Simply put, most kids aren’t bad.  They’re just hungry.  And that hunger can occur even in a fed child, if the feeding consists completely of simple carbohydrate.

We have this blood-sugar problem everyday during school pickup.  One minute, they’re smiling goodbye to their teacher, the term”cherub” bubbling up in a comic word balloon over their heads as they walk out the door to the swelling sounds of harp music.  It’s the moment where I look like a competent mother of well-behaved children.

…The next minute they’re in my van, hissing, slapping, kicking, shoving, and all but cussing (only because they don’t know those words, except for Ethan, who has picked a few up).

It used to really rattle me.  Now, I just ignore it and turn NPR up as loud as it will go.  It drives them battier than they already are.

Low blood sugar.  So it was no surprise what happened last Friday.

The girls had had a day off from school.  They were tooling around the yard in their little Barbie Jeep as I pulled in the driveway with Ethan at half past three o’clock.  My command to “go wash your hands and get a snack” died on my lips when I realized he must have jumped out of the car while it was still rolling up the drive, for he was nowhere to be found.

Point being: I allowed a child with low blood sugar to go out into the world.

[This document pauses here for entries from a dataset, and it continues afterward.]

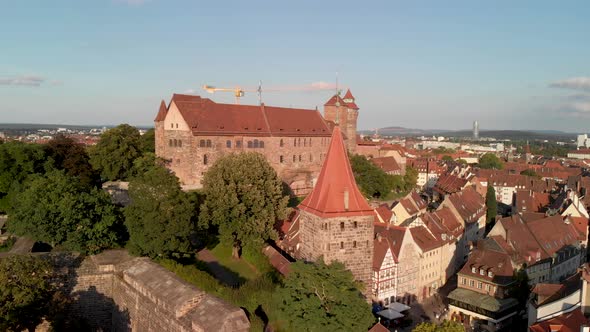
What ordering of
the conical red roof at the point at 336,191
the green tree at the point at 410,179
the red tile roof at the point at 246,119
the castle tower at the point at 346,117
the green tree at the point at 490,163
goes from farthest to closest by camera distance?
the green tree at the point at 490,163
the green tree at the point at 410,179
the castle tower at the point at 346,117
the red tile roof at the point at 246,119
the conical red roof at the point at 336,191

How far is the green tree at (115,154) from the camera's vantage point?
163 feet

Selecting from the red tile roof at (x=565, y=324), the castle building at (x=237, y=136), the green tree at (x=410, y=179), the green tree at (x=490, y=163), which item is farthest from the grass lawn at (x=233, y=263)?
the green tree at (x=490, y=163)

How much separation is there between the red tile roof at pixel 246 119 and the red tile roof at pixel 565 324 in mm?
35582

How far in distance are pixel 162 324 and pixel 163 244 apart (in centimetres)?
760

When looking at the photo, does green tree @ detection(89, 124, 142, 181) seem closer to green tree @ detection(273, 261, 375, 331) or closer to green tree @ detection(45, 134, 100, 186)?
green tree @ detection(45, 134, 100, 186)

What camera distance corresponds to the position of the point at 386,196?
223 ft

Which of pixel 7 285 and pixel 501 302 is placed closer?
pixel 7 285

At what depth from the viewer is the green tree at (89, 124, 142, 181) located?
4972 cm

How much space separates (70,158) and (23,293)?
2982cm

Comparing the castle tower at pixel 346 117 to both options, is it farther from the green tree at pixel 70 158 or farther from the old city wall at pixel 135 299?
the old city wall at pixel 135 299

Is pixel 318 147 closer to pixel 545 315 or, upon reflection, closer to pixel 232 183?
pixel 232 183

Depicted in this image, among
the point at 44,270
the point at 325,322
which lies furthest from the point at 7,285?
the point at 325,322

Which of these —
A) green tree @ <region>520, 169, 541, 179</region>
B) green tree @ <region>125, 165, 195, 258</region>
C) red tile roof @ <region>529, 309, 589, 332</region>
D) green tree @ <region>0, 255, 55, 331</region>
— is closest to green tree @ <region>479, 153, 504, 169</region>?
green tree @ <region>520, 169, 541, 179</region>

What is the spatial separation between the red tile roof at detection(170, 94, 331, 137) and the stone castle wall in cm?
2916
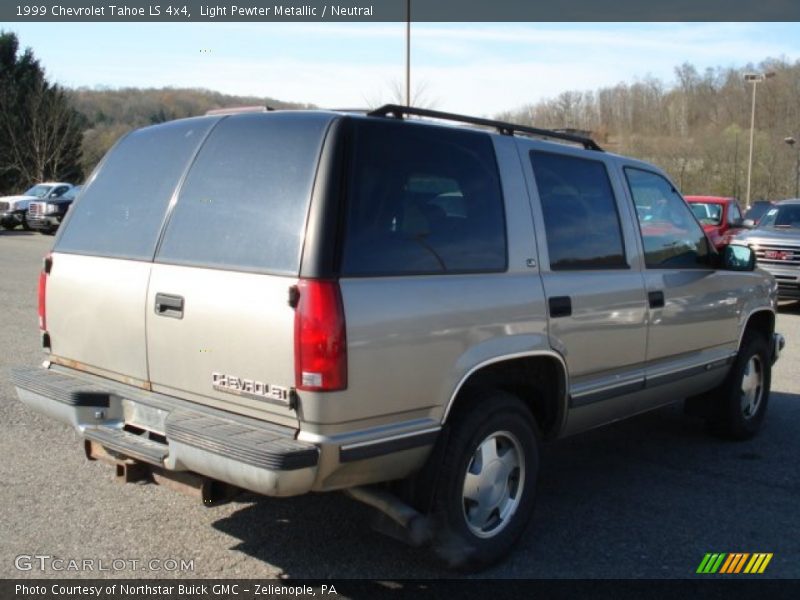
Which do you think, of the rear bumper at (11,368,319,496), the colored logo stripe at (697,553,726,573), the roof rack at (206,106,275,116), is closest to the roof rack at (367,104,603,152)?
the roof rack at (206,106,275,116)

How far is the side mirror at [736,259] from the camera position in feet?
17.8

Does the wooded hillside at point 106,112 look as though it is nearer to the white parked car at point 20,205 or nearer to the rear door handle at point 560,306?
the white parked car at point 20,205

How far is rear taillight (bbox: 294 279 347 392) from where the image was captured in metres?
2.98

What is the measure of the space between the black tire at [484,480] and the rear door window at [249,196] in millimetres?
1114

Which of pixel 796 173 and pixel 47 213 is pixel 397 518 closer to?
pixel 47 213

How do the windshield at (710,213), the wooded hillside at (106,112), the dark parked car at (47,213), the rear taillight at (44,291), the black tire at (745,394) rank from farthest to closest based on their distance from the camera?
the wooded hillside at (106,112) < the dark parked car at (47,213) < the windshield at (710,213) < the black tire at (745,394) < the rear taillight at (44,291)

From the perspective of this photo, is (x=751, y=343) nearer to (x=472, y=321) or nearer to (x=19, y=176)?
(x=472, y=321)

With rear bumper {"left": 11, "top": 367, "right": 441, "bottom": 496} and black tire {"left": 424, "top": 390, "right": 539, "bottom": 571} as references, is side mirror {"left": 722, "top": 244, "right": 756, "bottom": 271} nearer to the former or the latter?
black tire {"left": 424, "top": 390, "right": 539, "bottom": 571}

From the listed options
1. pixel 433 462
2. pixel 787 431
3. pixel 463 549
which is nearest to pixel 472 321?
pixel 433 462

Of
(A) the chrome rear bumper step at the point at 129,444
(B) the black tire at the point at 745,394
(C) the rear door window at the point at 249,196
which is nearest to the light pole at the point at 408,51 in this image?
(B) the black tire at the point at 745,394

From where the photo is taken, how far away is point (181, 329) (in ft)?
11.0

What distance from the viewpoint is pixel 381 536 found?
413 centimetres

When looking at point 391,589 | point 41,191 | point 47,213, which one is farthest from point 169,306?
point 41,191

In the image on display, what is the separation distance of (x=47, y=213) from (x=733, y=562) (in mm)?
27368
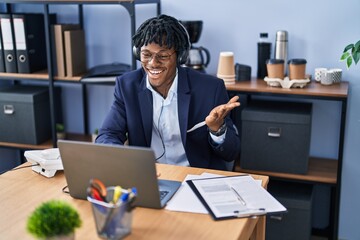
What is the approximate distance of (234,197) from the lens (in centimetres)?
147

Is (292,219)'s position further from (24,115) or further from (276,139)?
(24,115)

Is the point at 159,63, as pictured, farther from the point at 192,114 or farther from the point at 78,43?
the point at 78,43

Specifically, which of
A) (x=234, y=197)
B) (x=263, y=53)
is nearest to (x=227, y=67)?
(x=263, y=53)

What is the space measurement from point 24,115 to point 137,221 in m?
1.75

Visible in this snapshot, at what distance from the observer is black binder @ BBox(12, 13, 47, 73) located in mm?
2770

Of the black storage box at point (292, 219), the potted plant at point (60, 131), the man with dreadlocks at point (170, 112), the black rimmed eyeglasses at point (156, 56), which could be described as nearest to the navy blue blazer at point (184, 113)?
the man with dreadlocks at point (170, 112)

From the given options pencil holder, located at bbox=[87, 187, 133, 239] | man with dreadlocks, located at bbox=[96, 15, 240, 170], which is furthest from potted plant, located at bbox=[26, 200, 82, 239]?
man with dreadlocks, located at bbox=[96, 15, 240, 170]

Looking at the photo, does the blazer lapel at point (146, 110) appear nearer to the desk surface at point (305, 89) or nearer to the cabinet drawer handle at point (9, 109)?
the desk surface at point (305, 89)

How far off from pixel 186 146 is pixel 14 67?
136 cm

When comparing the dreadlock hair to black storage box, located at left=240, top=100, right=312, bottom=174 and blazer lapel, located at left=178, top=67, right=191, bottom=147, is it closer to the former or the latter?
blazer lapel, located at left=178, top=67, right=191, bottom=147

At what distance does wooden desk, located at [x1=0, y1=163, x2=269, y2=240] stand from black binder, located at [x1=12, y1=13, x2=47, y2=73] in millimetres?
1348

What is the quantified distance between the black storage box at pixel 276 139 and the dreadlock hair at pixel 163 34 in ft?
2.28

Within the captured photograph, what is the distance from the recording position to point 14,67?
2846 millimetres

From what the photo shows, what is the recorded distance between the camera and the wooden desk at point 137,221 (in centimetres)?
128
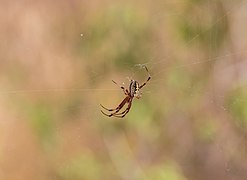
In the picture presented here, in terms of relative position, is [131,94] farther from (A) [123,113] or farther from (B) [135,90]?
(A) [123,113]

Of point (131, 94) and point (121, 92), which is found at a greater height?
point (121, 92)

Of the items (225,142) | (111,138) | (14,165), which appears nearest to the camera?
(225,142)

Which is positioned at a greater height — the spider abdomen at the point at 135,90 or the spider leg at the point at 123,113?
the spider leg at the point at 123,113

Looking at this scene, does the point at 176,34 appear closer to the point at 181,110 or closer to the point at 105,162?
the point at 181,110

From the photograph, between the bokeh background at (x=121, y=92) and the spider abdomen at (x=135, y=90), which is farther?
the bokeh background at (x=121, y=92)

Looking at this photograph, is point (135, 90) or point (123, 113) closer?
point (135, 90)

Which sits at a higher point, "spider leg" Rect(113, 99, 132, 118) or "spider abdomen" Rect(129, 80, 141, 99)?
"spider leg" Rect(113, 99, 132, 118)

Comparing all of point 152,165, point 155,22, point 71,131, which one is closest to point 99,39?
point 155,22

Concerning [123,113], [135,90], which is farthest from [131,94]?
[123,113]
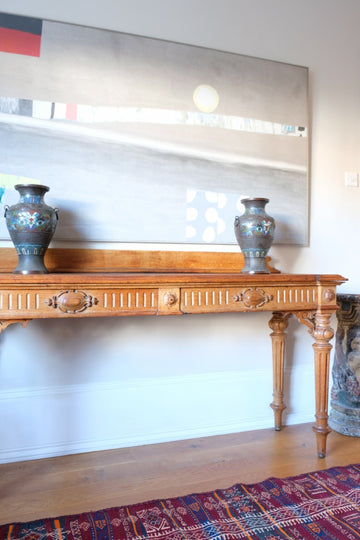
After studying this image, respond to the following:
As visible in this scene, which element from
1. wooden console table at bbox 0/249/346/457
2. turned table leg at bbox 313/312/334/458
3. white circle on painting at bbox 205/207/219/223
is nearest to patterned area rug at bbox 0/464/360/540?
turned table leg at bbox 313/312/334/458

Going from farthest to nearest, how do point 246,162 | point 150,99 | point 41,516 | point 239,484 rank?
point 246,162
point 150,99
point 239,484
point 41,516

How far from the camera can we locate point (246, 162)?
92.7 inches

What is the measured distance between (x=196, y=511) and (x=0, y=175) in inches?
65.6

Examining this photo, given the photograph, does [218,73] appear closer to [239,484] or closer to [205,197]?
[205,197]

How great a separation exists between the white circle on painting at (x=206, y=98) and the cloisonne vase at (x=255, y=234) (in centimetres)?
63

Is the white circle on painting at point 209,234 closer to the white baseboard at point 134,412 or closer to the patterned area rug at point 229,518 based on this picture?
the white baseboard at point 134,412

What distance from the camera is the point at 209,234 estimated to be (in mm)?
2275

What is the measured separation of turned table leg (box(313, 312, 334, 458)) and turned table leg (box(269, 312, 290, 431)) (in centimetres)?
35

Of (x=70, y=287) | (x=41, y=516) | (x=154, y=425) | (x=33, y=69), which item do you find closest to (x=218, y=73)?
(x=33, y=69)

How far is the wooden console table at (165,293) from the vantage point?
154 cm

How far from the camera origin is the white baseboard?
1.99 meters

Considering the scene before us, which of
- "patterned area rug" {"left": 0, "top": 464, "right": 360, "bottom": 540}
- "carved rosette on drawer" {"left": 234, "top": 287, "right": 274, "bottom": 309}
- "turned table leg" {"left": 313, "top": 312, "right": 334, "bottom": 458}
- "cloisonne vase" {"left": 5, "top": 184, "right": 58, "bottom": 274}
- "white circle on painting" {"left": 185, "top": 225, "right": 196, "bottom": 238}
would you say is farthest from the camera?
"white circle on painting" {"left": 185, "top": 225, "right": 196, "bottom": 238}

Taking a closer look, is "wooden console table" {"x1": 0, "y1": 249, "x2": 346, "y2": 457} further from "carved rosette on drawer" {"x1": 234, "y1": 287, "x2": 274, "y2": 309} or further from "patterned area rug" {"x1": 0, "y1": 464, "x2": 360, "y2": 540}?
"patterned area rug" {"x1": 0, "y1": 464, "x2": 360, "y2": 540}

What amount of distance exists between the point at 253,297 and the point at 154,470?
0.91 metres
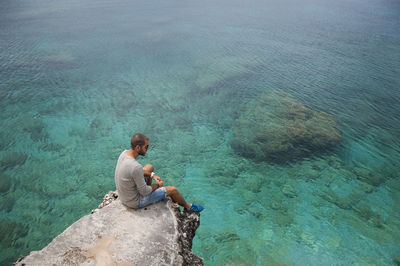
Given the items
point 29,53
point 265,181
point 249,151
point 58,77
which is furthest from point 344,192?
point 29,53

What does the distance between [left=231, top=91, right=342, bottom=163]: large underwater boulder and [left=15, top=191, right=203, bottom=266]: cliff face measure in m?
7.34

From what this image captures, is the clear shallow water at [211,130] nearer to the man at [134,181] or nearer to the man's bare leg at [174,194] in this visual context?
the man's bare leg at [174,194]

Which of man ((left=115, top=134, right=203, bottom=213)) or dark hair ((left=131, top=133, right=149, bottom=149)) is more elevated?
dark hair ((left=131, top=133, right=149, bottom=149))

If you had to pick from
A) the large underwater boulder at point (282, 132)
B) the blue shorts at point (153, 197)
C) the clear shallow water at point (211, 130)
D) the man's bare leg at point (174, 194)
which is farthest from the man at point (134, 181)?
the large underwater boulder at point (282, 132)

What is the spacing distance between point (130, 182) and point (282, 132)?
967 centimetres

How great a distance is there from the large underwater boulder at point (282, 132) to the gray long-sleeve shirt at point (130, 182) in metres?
7.52

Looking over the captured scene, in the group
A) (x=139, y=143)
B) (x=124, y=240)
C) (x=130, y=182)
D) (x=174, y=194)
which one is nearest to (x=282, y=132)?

What then occurred was this: Ethan went to the shed to pull out his four-wheeler in order to tear around after the girls and terrorize them.  In frustration, they abandoned their Jeep and stood on the porch complaining to their daddy via multiple rings on the doorbell.  (Daddy was on the couch napping.  I’m sure he loved the doorbell).

Ethan seized the opportunity to “punk” his sisters.  If you’re an American and you’ve been living under a rock, you don’t know that “Punk’d” is today’s version of the more wholesome “Candid Camera” from the 8o’s.  Those days, people smiled abashedly when they realized they were being scammed for laughs.   “Punk’d” is designed to make people really, really mad.  Of course, that was Ethan’s intention.

Seeing the girls occupied, he thought it would be funny to quickly drive their Barbie Jeep into hiding by parking it underneath the trampoline.  But when he was just about there, he turned around and saw Emily getting on his four-wheeler and flashing him a smug smile.  In his words, “I got so distracted, I stopped paying attention to my driving, and the next thing I knew, WHAM!”

Wham is right.  He drove his face (not his Jeep, but his face)directly into the trampoline support pole.

This is where I come in.  This child staggers into the house, dazed and bawling, holding his face.  And all I can think is, Low blood sugar strikes again.

“You should have had a snack,” I said lamely.

Pay attention to your children’s diets.  Then you won’t have to take them to their ballgame looking like you’ve already used their heads for batting practice.